Monthly Archives: September 2016

CephFS and the NFSv4 Change Attribute

Since I’ve rejoined Red Hat, I’ve been doing some work within cephfs to better understand the code. One of the projects I’ve been working on is to add a statx-like interface to libcephfs (the userland ceph client code). As part of that, I’m adding in support for file create times (also known as the “btime”), and a NFSv4 change attribute with the aim of adding support for it to nfs-ganesha.

The NFSv4 Change Attribute

Good NFS performance relies on being able to cache file data aggressively. Clients use inode metadata to tell whether they should invalidate their caches. Basically they look at certain metadata in the inode (usually via a GETATTR operation) and then invalidate the cache if it looks like it has changed.

When doing something like a write() syscall however, POSIX says only that you must restamp the modification time (mtime) of the inode with the current time. Since that action changes the metadata, the inode change time (ctime) must also be stamped with the current time.

Older versions of NFS relied heavily on watching for timestamp changes in order to tell if the cache was valid. This was always problematic though. Timestamp granularity on Linux is generally 1 millisecond, and a lot can happen within that time, which can cause the clients to end up with stale data in the file when they don’t see an apparent change to the times.
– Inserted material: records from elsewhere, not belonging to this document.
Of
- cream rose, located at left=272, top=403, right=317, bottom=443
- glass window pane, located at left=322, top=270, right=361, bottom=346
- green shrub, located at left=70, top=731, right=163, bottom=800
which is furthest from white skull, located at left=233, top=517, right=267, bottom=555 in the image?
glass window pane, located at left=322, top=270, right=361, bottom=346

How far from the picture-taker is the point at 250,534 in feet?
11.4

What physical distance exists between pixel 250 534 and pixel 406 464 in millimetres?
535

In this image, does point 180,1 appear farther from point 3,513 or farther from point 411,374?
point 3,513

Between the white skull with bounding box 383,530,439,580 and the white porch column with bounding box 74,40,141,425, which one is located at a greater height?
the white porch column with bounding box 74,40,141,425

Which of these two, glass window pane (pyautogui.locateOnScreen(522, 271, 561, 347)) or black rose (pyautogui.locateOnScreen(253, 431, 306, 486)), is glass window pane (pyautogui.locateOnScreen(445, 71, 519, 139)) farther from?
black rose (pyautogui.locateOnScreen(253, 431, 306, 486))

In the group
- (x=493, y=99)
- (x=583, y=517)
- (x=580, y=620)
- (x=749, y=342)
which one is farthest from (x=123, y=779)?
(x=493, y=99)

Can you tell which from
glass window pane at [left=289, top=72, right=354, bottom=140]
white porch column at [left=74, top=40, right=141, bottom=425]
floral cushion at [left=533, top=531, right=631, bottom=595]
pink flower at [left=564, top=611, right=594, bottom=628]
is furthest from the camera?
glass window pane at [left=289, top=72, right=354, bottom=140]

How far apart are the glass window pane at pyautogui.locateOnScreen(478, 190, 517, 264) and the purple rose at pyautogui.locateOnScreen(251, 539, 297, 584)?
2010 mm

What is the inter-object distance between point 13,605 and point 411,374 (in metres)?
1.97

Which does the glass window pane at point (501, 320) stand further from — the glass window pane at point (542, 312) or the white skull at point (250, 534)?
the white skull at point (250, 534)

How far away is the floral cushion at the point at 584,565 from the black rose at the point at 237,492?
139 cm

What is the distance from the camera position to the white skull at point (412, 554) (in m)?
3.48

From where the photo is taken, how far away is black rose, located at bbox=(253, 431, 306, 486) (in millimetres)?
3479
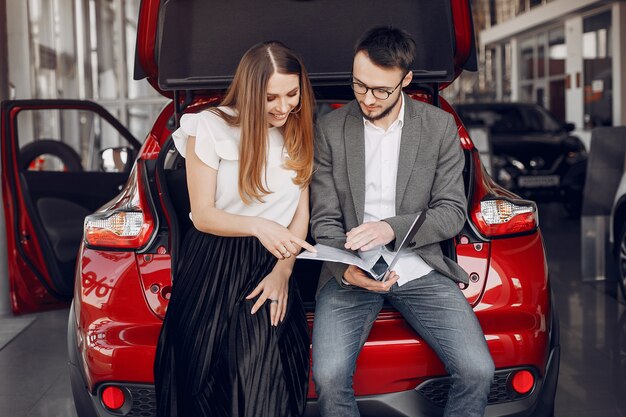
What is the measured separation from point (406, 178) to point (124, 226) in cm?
100

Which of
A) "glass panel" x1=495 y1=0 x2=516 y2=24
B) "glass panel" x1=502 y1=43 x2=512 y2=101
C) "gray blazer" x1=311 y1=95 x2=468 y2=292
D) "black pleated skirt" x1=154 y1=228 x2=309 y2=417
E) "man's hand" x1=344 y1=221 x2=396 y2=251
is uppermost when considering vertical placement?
"glass panel" x1=495 y1=0 x2=516 y2=24

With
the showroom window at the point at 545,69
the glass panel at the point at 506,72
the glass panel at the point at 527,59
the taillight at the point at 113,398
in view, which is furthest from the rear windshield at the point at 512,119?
the glass panel at the point at 506,72

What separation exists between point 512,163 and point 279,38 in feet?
25.5

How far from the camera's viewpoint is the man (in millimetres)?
2621

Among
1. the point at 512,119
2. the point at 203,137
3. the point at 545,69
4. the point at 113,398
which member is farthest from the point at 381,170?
the point at 545,69

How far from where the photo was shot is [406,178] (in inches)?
113

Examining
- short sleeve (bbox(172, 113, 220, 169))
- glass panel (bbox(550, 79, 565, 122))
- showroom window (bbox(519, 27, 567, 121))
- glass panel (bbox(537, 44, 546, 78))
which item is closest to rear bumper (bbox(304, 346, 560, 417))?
short sleeve (bbox(172, 113, 220, 169))

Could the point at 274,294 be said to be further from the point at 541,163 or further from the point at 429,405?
the point at 541,163

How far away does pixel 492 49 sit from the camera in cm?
3050

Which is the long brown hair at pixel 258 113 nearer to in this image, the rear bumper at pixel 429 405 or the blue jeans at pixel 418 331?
the blue jeans at pixel 418 331

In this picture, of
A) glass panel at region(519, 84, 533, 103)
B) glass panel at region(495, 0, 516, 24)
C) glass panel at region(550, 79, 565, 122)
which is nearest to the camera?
glass panel at region(550, 79, 565, 122)

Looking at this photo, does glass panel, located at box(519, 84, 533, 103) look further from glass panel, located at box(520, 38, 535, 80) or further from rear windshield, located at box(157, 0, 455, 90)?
rear windshield, located at box(157, 0, 455, 90)

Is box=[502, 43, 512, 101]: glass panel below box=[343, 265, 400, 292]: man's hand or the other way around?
the other way around

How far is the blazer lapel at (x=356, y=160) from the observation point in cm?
288
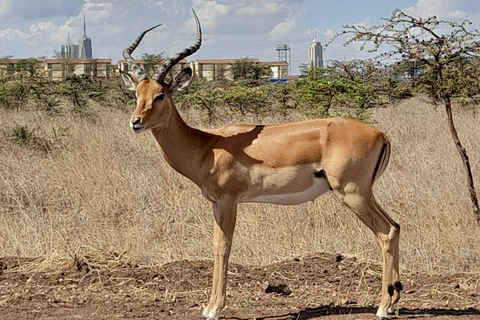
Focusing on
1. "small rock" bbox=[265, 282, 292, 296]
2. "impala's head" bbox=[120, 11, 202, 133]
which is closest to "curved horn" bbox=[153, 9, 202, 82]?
"impala's head" bbox=[120, 11, 202, 133]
So, when NFSv4 was drafted, it mandated a new metadata attribute — the change attribute. The general idea is that it is a unsigned 64-bit number, that must increase in value whenever there has been either a data or metadata change to the file. When a client queries it, and the file has changed in some fashion then it must be larger than when the client last queried for it.

Servers have a bit of latitude on how they implement the change attribute, but the end result is always semi-opaque to the client. It can only look at the change attribute and see whether it has increased since the last time it was checked. If so, then it can infer that something has changed in the file (either data or metadata).

Note that clients are not allowed to inspect the value to see how much it has changed. The only thing they can do is look and see if it’s larger than the previous value. At that point, any data or metadata cached on that inode is suspect.

CephFS capabilities

First a bit of background on CephFS. CephFS is quite different from other network filesystems in that parts of the data and metadata can be delegated to different clients in a very granular way. These are called capabilities (aka caps) in CephFS parlance. For instance, the owner, group and mode are all under the AUTH capability, whereas the mtime and size are under the FILE capability.

These generally come in two flavors: shared and exclusive. Shared caps allow clients to cache the existing values, and exclusive caps allow them to be changed by the client and buffer that change until the capability is revoked.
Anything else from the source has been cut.